The BA row is about fair play

Rod Liddle says that the woman prevented from wearing her cross is demanding a level playing field, not the right to practise her religion. In this, she speaks for many people

issue 25 November 2006

First it was peanuts; now Jesus Christ has been banished from the cabins of British Airways aeroplanes. What will be next to fall victim to the apparently arbitrary scythe of censorship of the BA executives?
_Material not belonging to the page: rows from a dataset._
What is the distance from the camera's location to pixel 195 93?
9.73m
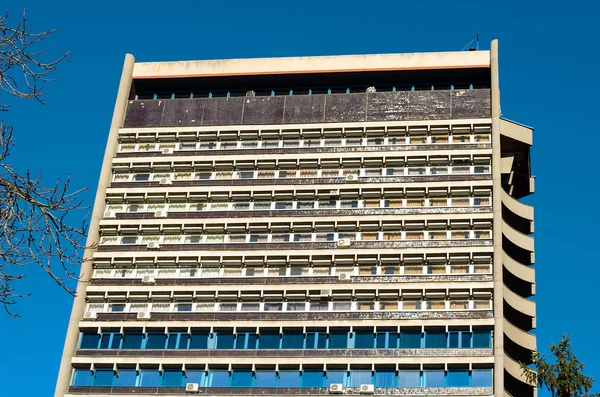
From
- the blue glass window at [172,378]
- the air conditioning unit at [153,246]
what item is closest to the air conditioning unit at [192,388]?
the blue glass window at [172,378]

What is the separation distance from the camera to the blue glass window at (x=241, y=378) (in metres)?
66.4

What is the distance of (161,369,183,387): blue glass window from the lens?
67312mm

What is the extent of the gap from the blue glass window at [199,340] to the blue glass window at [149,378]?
303cm

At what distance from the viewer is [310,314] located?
2704 inches

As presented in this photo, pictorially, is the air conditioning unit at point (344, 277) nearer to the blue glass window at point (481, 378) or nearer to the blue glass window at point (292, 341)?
the blue glass window at point (292, 341)

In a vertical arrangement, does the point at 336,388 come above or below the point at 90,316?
below

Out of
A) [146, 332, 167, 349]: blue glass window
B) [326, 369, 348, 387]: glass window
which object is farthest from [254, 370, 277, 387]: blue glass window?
[146, 332, 167, 349]: blue glass window

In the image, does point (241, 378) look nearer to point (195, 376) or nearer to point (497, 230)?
point (195, 376)

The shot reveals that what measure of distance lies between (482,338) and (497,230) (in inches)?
323

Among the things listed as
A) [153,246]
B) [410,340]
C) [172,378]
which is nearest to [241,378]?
[172,378]

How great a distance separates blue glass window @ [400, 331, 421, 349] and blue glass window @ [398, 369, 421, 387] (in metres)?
1.82

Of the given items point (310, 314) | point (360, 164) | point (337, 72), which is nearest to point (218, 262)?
point (310, 314)

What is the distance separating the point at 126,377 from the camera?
68.1 m

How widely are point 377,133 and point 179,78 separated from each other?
17.1m
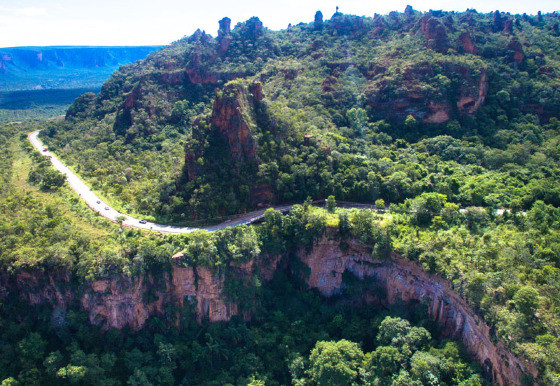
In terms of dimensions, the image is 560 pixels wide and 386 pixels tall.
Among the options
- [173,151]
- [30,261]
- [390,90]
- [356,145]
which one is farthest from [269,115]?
[30,261]

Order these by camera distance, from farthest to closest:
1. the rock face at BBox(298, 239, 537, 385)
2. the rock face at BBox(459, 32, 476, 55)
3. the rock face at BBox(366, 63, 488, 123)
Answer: the rock face at BBox(459, 32, 476, 55), the rock face at BBox(366, 63, 488, 123), the rock face at BBox(298, 239, 537, 385)

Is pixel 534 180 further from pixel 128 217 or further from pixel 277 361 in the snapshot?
pixel 128 217

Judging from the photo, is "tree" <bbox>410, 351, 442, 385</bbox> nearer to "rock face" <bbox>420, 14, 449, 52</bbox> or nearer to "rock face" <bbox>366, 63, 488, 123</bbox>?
"rock face" <bbox>366, 63, 488, 123</bbox>

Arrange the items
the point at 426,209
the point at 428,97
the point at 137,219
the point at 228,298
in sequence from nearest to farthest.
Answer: the point at 228,298 → the point at 426,209 → the point at 137,219 → the point at 428,97

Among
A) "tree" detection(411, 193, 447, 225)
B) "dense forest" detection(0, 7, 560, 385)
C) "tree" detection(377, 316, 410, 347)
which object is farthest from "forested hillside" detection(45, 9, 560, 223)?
"tree" detection(377, 316, 410, 347)

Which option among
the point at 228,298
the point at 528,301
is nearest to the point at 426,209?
the point at 528,301

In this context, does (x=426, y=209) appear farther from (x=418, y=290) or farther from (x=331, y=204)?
(x=331, y=204)
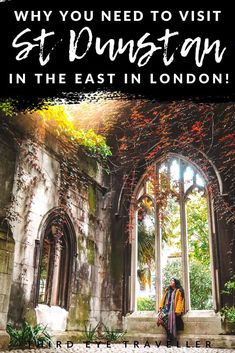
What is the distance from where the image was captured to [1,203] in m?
4.97

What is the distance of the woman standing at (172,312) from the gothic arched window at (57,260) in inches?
66.9

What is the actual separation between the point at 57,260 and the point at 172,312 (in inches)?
86.9

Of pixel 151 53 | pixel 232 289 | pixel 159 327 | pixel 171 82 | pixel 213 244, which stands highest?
pixel 151 53

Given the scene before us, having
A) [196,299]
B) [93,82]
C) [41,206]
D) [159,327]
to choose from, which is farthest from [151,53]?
[196,299]

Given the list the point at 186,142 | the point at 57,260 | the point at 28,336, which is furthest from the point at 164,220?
the point at 28,336

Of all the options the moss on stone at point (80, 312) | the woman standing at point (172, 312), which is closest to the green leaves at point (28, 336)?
the moss on stone at point (80, 312)

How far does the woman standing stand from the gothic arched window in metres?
1.70

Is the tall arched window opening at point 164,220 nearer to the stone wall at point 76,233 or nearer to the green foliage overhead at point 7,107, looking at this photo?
the stone wall at point 76,233

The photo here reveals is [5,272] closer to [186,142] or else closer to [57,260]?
[57,260]

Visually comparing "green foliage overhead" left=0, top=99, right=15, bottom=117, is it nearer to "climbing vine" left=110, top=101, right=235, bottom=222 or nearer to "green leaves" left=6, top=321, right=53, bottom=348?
"climbing vine" left=110, top=101, right=235, bottom=222

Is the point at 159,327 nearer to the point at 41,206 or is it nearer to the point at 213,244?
the point at 213,244

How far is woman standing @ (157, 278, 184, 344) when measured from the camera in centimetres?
652

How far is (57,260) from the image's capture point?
263 inches

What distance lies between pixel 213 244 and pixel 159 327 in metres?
1.84
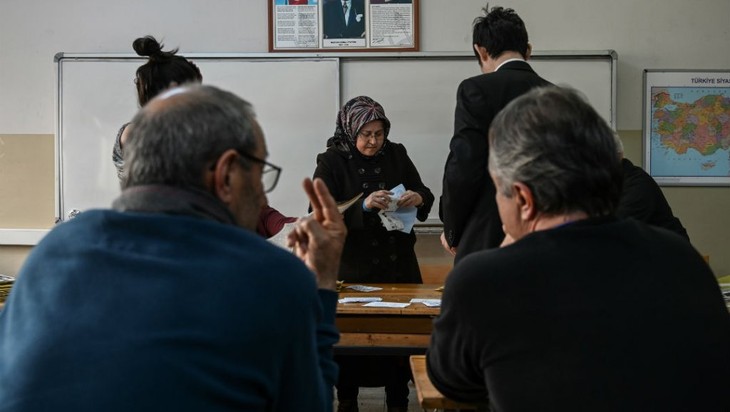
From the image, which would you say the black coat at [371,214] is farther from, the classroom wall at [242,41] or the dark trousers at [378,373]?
the classroom wall at [242,41]

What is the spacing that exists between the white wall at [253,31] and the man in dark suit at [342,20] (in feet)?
1.22

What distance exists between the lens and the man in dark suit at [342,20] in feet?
15.7

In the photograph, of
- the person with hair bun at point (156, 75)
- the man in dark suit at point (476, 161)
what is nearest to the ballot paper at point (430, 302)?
the man in dark suit at point (476, 161)

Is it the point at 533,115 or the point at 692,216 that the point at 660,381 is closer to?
the point at 533,115

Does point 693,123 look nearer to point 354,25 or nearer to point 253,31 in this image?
point 354,25

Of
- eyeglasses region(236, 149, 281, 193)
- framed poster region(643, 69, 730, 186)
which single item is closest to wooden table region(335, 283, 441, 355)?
eyeglasses region(236, 149, 281, 193)

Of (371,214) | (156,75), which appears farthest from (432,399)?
(371,214)

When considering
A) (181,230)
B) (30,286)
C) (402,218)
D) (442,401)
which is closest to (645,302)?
(442,401)

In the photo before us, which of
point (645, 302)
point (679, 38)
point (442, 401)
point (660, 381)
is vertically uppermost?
point (679, 38)

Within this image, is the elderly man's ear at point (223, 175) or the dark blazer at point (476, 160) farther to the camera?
the dark blazer at point (476, 160)

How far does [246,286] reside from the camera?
41.5 inches

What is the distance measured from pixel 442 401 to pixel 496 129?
23.0 inches

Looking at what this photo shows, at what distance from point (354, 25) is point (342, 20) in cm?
8

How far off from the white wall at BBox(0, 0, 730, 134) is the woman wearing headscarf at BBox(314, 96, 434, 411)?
3.74 ft
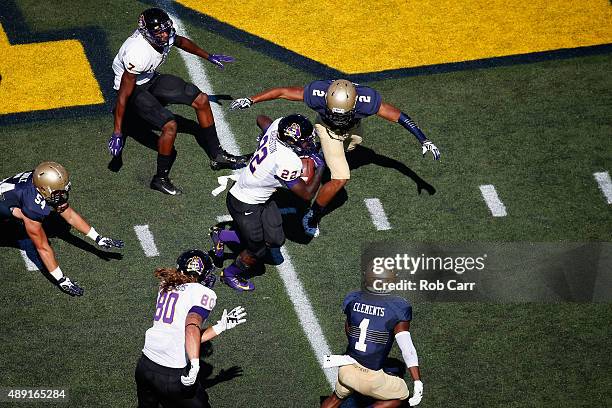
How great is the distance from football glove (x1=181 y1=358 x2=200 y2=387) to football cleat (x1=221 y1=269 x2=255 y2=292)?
2011 millimetres

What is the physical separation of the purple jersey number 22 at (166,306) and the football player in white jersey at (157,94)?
2888 millimetres

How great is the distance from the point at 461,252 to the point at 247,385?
283 centimetres

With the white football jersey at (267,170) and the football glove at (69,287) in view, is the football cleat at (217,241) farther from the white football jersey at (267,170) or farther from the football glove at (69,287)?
the football glove at (69,287)

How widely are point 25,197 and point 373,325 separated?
3639mm

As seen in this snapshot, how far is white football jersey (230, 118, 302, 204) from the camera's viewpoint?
1081 cm

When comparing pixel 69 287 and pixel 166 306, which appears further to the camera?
pixel 69 287

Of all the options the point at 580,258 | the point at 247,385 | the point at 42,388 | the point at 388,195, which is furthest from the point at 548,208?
the point at 42,388

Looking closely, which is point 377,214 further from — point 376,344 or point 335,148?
point 376,344

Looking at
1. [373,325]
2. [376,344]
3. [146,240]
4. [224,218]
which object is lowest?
[146,240]

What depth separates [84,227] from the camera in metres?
11.0

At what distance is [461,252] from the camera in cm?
1188

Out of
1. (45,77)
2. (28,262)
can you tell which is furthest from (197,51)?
(28,262)

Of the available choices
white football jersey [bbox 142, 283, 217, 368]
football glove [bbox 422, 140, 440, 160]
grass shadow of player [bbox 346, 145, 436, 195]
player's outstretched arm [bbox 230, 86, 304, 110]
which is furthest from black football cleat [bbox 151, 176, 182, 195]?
white football jersey [bbox 142, 283, 217, 368]

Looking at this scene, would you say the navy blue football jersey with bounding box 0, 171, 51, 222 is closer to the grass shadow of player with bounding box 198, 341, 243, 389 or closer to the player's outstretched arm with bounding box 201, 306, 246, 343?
the grass shadow of player with bounding box 198, 341, 243, 389
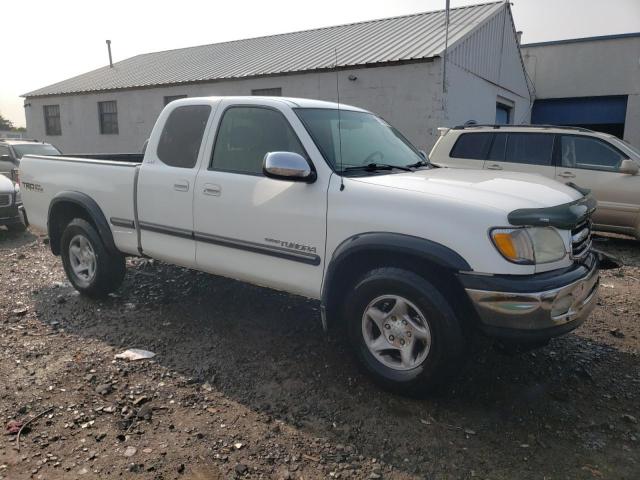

The airline — which once enraged Margaret Thatcher by replacing the Union flag on the tail fins of its fleet with representations of radical mullahs invoking intifada, single mums taking smack, colourful gypsies and homosexuals, or something — has aroused British public opprobrium once again. It has decided that one of its employees, Nadia Eweida, must not be allowed to wear a crucifix advertising her love of Jesus Christ while she is at work. Nadia, who is of Egyptian extraction, was in the habit of wearing a little silver cross on a chain around her neck, over the top of her uniform; but not any more she won’t. As far as the Daily Mail is concerned — which this week cleared its front pages of stories about cancer, gypsies and house-prices so as to accommodate Nadia’s tale — she is a sort of hybrid of Lech Walesa and William Tyndale, a brave Christian martyr, implacable in her faith and resolve, persecuted by a politically correct, authoritarian and yet faceless corporate entity.